• Direction
Pick up the passage on Vietnam's name and early history after its last sentence and continue it.

• Page excerpt
● ● ● ●

Between 1804 and 1813, the name was used officially by Emperor Gia Long. It was revived in the early 20th century by Phan Bội Châu's History of the Loss of Vietnam, and later by the Vietnamese Nationalist Party. The country was usually called Annam until 1945, when both the imperial government in Huế and the Viet Minh government in Hanoi adopted Việt Nam.
History
Prehistory and ancient history
Archaeological excavations have revealed the existence of humans in what is now Vietnam as early as the Paleolithic age. Homo erectus fossils dating to around 500,000 BC have been found in caves in Lạng Sơn and Nghệ An provinces in northern Vietnam. The oldest Homo sapiens fossils from mainland Southeast Asia are of Middle Pleistocene provenance, and include isolated tooth fragments from Tham Om and Hang Hum. Teeth attributed to Homo sapiens from the Late Pleistocene have also been found at Dong Can, and from the Early Holocene at Mai Da Dieu, Lang Gao and Lang Cuom.
By about 1000 BC, the development of wet-rice cultivation and bronze casting in the Ma River and Red River floodplains led to the flourishing of the Đông Sơn culture, notable for its elaborate bronze drums. At this time, the early Vietnamese kingdoms of Văn Lang and Âu Lạc appeared, and the culture's influence spread to other parts of Southeast Asia, including Maritime Southeast Asia, throughout the first millennium BC.
Dynastic Vietnam
The Hồng Bàng dynasty of the Hùng kings is considered the first Vietnamese state, known in Vietnamese as Văn Lang. In 257 BC, the last Hùng king was defeated by Thục Phán, who consolidated the Lạc Việt and Âu Việt tribes to form the Âu Lạc, proclaiming himself An Dương Vương. In 207 BC, a Chinese general named Zhao Tuo defeated An Dương Vương and consolidated Âu Lạc into Nanyue. However, Nanyue was itself incorporated into the empire of the Chinese Han dynasty in 111 BC after the Han–Nanyue War.
For the next thousand years, what is now northern Vietnam remained mostly under Chinese rule. Early independence movements, such as those of the Trưng Sisters and Lady Triệu, were only temporarily successful, though the region gained a longer period of independence as Vạn Xuân under the Anterior Lý dynasty between AD 544 and 602. By the early 10th century, Vietnam had gained autonomy, but not sovereignty, under the Khúc family.

● ● ● ●

• Available data
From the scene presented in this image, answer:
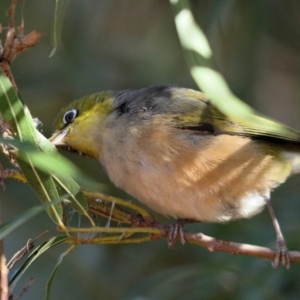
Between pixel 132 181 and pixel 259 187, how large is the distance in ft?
1.94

● ● ● ●

• Exercise output
In AD 938, the Vietnamese lord Ngô Quyền defeated the forces of the Chinese Southern Han state at Bạch Đằng River and achieved full independence for Vietnam after a millennium of Chinese domination. Renamed as Đại Việt (Great Viet), the nation enjoyed a golden era under the Lý and Trần dynasties. During the rule of the Trần Dynasty, Đại Việt repelled three Mongol invasions. Meanwhile, Buddhism flourished and became the state religion.
Following the 1406–7 Ming–Hồ War which overthrew the Hồ dynasty, Vietnamese independence was briefly interrupted by the Chinese Ming dynasty, but was restored by Lê Lợi, the founder of the Lê dynasty. The Vietnamese dynasties reached their zenith in the Lê dynasty of the 15th century, especially during the reign of Emperor Lê Thánh Tông (1460–1497). Between the 11th and 18th centuries, Vietnam expanded southward in a process known as nam tiến ("southward expansion"), eventually conquering the kingdom of Champa and part of the Khmer Empire.
From the 16th century onwards, civil strife and frequent political infighting engulfed much of Vietnam. First, the Chinese-supported Mạc dynasty challenged the Lê dynasty's power. After the Mạc dynasty was defeated, the Lê dynasty was nominally reinstalled, but actual power was divided between the northern Trịnh lords and the southern Nguyễn lords, who engaged in a civil war for more than four decades before a truce was called in the 1670s. During this time, the Nguyễn expanded southern Vietnam into the Mekong Delta, annexing the Central Highlands and the Khmer lands in the Mekong Delta.
The division of the country ended a century later when the Tây Sơn brothers established a new dynasty. However, their rule did not last long, and they were defeated by the remnants of the Nguyễn lords, led by Nguyễn Ánh and aided by the French. Nguyễn Ánh unified Vietnam, and established the Nguyễn dynasty, ruling under the name Gia Long.
1862–1945: French Indochina
Vietnam's independence was gradually eroded by France – aided by large Catholic militias – in a series of military conquests between 1859 and 1885. In 1862, the southern third of the country became the French colony of Cochinchina. By 1884, the entire country had come under French rule, with the Central and Northern parts of Vietnam separated in the two protectorates of Annam and Tonkin. The three Vietnameses entities were formally integrated into the union of French Indochina in 1887. The French administration imposed significant political and cultural changes on Vietnamese society. A Western-style system of modern education was developed, and Roman Catholicism was propagated widely. Most French settlers in Indochina were concentrated in Cochinchina, particularly in the region of Saigon. The royalist Cần Vương movement rebelled against French rule and was defeated in the 1890s after a decade of resistance. Guerrillas of the Cần Vương movement murdered around a third of Vietnam's Christian population during this period.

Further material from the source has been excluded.